Minimizing NLL = Maximizing likelihood.

Average Loss

For numerical stability and comparison across dataset sizes, use the average:

\[L(\theta) = -\frac{1}{N}\sum_{i=1}^{N} \log P(y_i | x_i; \theta)\]

This is our training objective.

Cross-Entropy: The Information Theory View

Cross-Entropy Definition

Given true distribution p and model distribution q, the cross-entropy is:

\[H(p, q) = -\sum_{x} p(x) \log q(x)\]

It measures the expected number of bits needed to encode samples from p using a code optimized for q.

For Language Modeling

At each position in our data:

  • True distribution: p(c_t | context) = 1 if c_t is the actual next character, else 0 (one-hot)
  • Model distribution: \(q(c) = \hat{P}(c | \text{context}; \theta)\)

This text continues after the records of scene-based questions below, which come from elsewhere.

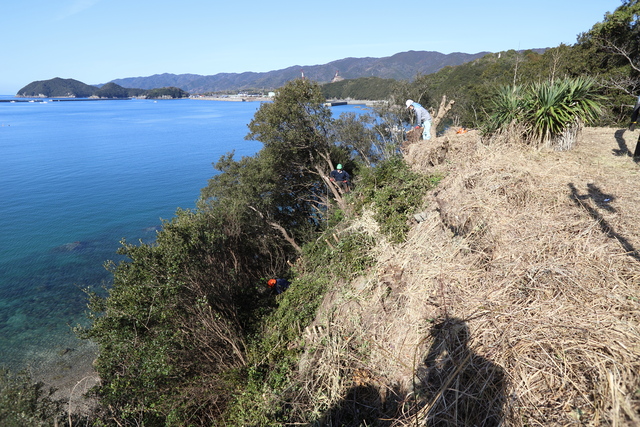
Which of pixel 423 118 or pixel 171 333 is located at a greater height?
pixel 423 118

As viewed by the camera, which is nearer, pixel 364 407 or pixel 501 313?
pixel 501 313

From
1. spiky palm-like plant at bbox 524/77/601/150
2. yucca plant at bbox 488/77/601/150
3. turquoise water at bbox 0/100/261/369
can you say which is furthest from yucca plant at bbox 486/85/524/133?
turquoise water at bbox 0/100/261/369

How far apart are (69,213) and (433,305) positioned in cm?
3686

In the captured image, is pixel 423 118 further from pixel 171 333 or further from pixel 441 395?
pixel 171 333

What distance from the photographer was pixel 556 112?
7648mm

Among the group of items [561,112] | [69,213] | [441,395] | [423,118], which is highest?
[561,112]

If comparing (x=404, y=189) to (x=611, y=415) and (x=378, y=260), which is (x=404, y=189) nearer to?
(x=378, y=260)

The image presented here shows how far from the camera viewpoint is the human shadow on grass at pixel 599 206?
14.6 feet

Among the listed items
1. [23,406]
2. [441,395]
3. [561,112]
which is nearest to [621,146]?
[561,112]

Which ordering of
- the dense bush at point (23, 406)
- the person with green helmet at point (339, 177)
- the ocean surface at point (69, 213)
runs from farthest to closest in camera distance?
the ocean surface at point (69, 213) < the person with green helmet at point (339, 177) < the dense bush at point (23, 406)

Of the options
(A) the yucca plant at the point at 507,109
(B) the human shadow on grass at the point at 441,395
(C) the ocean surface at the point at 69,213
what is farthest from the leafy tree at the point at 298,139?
(C) the ocean surface at the point at 69,213

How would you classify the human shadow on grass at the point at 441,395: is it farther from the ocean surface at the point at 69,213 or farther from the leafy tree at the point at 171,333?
the ocean surface at the point at 69,213

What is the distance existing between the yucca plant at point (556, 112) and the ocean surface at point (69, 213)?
15838mm

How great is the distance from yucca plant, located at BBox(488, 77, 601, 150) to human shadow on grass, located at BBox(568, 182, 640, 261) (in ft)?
7.03
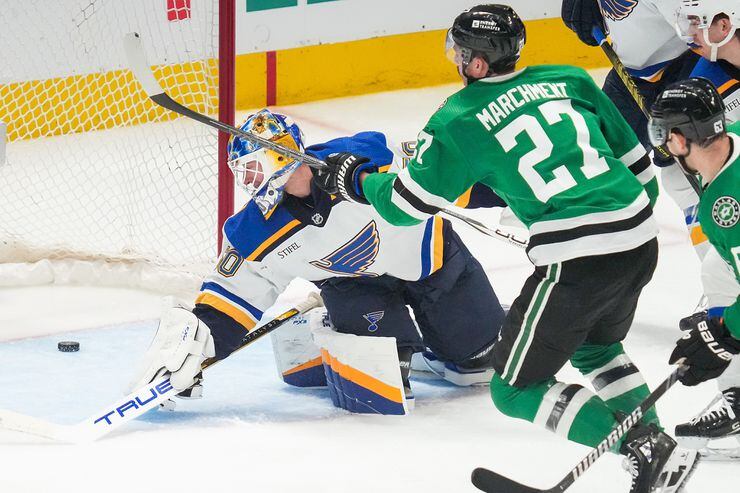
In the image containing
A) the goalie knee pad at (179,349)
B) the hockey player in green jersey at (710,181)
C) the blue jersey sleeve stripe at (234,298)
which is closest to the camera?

The cross-entropy at this position:

\[H(p, q) = -\sum_{c} p(c) \log q(c)\]

Since p(c) = 1 for c = y (the true character) and 0 otherwise:

\[H(p, q) = -1 \cdot \log q(y) + \sum_{c \neq y} 0 \cdot \log q(c) = -\log q(y)\]

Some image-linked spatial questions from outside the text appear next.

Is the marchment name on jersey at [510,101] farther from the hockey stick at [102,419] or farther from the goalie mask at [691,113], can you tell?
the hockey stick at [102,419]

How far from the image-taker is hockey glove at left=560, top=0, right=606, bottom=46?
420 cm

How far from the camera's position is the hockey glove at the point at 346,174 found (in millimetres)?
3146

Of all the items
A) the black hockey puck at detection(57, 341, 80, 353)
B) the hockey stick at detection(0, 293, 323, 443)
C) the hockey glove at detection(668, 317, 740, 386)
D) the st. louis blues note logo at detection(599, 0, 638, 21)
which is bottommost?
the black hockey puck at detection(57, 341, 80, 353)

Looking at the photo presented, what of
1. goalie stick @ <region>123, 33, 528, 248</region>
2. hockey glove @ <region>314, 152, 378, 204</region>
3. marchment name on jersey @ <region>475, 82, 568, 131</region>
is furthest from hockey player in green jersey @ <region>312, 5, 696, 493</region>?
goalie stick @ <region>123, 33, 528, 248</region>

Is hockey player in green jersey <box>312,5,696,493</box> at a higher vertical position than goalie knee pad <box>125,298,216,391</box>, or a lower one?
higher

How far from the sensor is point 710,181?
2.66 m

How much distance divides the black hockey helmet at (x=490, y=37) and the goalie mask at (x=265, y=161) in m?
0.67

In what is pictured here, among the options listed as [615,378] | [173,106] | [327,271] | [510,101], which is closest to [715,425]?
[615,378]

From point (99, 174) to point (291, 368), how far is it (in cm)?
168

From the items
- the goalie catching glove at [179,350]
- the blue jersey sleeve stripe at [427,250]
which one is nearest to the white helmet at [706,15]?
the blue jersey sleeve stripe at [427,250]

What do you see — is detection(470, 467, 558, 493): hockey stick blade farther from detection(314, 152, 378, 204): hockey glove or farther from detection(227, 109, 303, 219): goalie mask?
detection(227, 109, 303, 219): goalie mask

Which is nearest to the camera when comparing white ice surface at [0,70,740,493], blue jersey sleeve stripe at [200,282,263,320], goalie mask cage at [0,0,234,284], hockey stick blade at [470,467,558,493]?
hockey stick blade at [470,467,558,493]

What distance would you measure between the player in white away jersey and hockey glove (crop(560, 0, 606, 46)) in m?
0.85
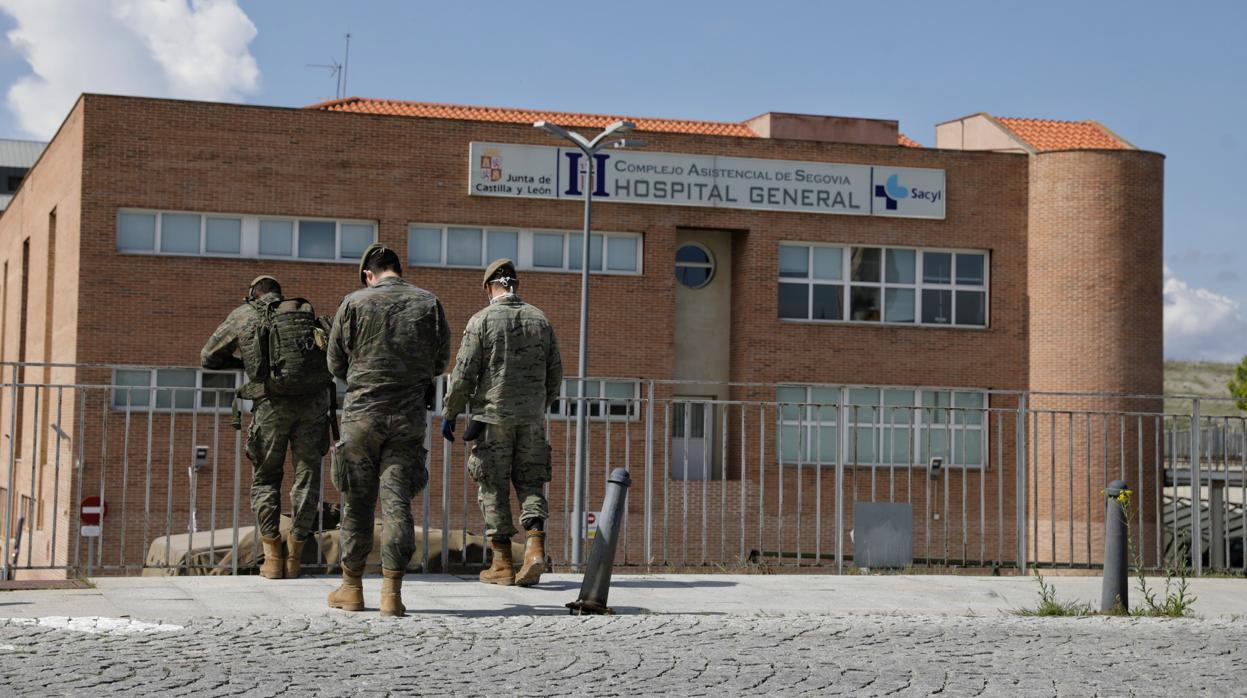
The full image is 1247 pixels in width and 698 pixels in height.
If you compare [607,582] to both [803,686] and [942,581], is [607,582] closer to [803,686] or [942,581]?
[803,686]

This is exactly the negative log-probability!

The Equivalence

Cross-entropy loss per example = Negative log-likelihood per example.

For the dataset:

\[\text{Cross-Entropy Loss} = -\frac{1}{N}\sum_{i=1}^{N} \log \hat{P}(y_i | x_i; \theta)\]

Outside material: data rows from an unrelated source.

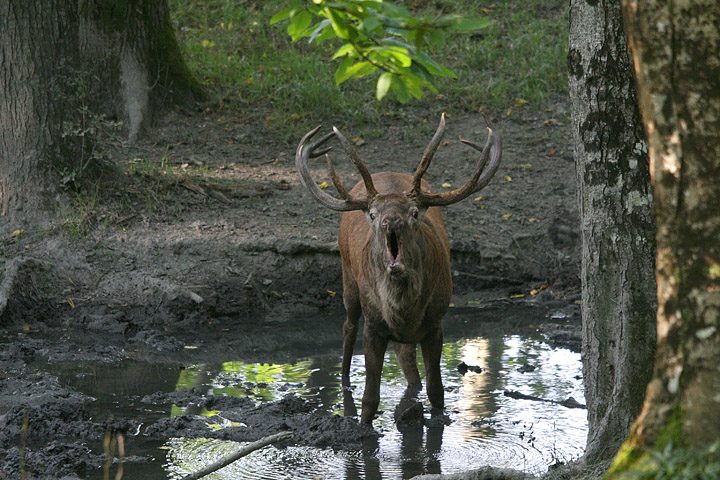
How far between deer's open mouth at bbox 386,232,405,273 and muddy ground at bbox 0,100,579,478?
1142mm

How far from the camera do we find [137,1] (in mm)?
12203

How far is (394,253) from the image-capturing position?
6.39 meters

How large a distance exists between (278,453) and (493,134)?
99.8 inches

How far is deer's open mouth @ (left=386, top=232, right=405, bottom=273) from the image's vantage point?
20.2 feet

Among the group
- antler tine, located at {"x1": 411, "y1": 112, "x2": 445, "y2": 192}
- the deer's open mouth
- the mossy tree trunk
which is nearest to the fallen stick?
the deer's open mouth

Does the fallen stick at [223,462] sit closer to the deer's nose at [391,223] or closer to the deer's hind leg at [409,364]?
the deer's nose at [391,223]

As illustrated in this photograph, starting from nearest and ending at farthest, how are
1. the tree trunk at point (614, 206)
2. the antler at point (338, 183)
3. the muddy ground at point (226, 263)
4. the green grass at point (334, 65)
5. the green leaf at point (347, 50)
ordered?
the green leaf at point (347, 50) < the tree trunk at point (614, 206) < the antler at point (338, 183) < the muddy ground at point (226, 263) < the green grass at point (334, 65)

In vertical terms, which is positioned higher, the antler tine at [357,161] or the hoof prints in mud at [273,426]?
the antler tine at [357,161]

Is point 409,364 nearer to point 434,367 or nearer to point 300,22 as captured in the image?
point 434,367

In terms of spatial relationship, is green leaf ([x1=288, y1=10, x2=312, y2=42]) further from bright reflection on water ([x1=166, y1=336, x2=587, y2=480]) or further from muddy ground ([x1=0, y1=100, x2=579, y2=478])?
muddy ground ([x1=0, y1=100, x2=579, y2=478])

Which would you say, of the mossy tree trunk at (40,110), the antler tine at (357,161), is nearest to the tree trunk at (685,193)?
the antler tine at (357,161)

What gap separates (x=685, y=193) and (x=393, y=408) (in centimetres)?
447

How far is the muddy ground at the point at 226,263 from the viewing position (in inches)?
314

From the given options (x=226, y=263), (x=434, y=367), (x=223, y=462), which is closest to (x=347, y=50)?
(x=223, y=462)
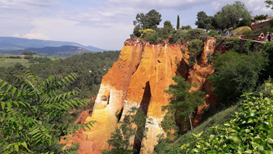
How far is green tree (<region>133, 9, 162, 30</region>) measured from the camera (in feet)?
171

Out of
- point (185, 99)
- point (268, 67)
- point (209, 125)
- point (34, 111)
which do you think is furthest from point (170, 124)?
point (34, 111)

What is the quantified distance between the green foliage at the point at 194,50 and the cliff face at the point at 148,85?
60 cm

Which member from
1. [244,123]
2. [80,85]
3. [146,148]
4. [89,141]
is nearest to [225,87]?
[146,148]

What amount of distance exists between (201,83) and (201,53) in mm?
3424

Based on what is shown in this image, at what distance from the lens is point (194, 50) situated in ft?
70.2

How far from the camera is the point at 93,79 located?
63.4 m

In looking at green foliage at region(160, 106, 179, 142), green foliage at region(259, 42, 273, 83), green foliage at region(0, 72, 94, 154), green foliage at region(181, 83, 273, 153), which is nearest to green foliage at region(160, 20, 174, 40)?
green foliage at region(160, 106, 179, 142)

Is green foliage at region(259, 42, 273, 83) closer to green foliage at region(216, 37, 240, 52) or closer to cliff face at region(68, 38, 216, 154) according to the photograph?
green foliage at region(216, 37, 240, 52)

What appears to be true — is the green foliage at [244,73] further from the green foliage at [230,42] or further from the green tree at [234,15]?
the green tree at [234,15]

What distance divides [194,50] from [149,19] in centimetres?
3421

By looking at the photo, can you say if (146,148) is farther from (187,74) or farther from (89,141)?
(187,74)

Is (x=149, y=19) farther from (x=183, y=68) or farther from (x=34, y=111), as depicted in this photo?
(x=34, y=111)

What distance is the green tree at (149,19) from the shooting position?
52.2 meters

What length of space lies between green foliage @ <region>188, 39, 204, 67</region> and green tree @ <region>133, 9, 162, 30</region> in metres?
30.6
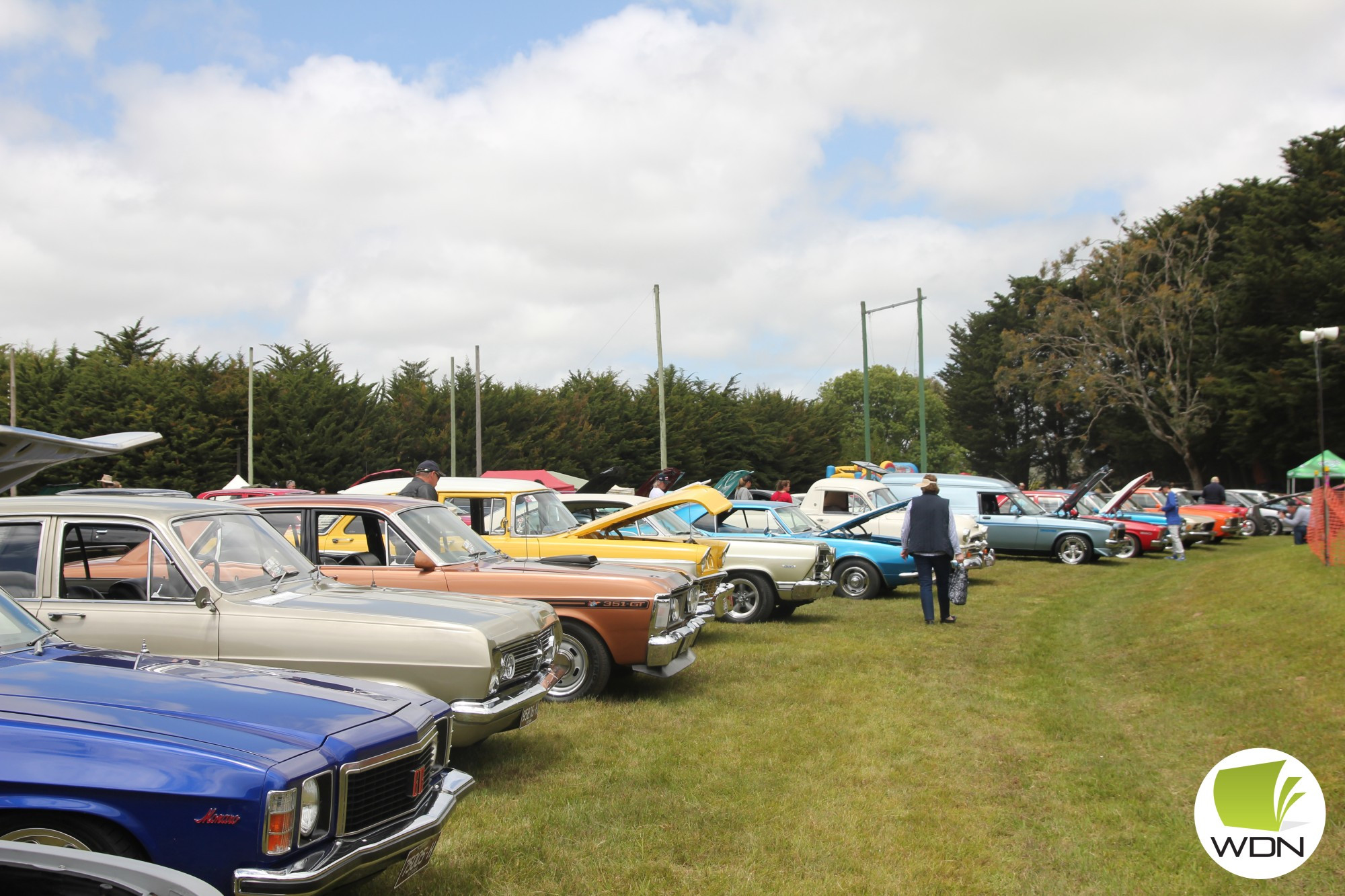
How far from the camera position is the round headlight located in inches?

This is the same as average NLL!

Why Cross-Entropy Is the Right Loss

Reason 1: Maximum Likelihood

As shown, minimizing cross-entropy = maximizing likelihood.

MLE has strong theoretical justification:

  • Consistent (converges to true parameters with infinite data)
  • Asymptotically efficient (lowest variance among consistent estimators)
  • Invariant under reparametrization

Reason 2: Proper Scoring Rule

A scoring rule S(q, y) is proper if:

\[\mathbb{E}_{y \sim p}[S(p, y)] \leq \mathbb{E}_{y \sim p}[S(q, y)]\]

For any distribution q. That is, the best expected score is achieved when q = p.

Cross-entropy is proper.

Proof:

Expected cross-entropy when true distribution is p:

\[\mathbb{E}_{y \sim p}[H(p, q)] = \sum_y p(y) H(p, q) = -\sum_y p(y) \log q(y)\]

This is minimized when q = p, giving the entropy H(p):

\[H(p, p) = -\sum_y p(y) \log p(y) = H(p)\]

For any q ≠ p, we have H(p, q) > H(p, p) by Gibbs' inequality.

Reason 3: Information-Theoretic Interpretation

Cross-entropy H(p, q) measures the inefficiency of using code for q when the true distribution is p.

Minimizing cross-entropy = finding the most efficient encoding of the data.

Reason 4: Gradient Properties

We'll see shortly that cross-entropy combined with softmax has remarkably clean gradients.

The Loss Function Explicitly

For a Single Example

Given context x and true next character y:

\[L = -\log \hat{P}(y | x; \theta)\]

Recall that the model computes:

\[\hat{P}(c | x; \theta) = \text{softmax}(\text{logits})_c = \frac{e^{z_c}}{\sum_{c'} e^{z_{c'}}}\]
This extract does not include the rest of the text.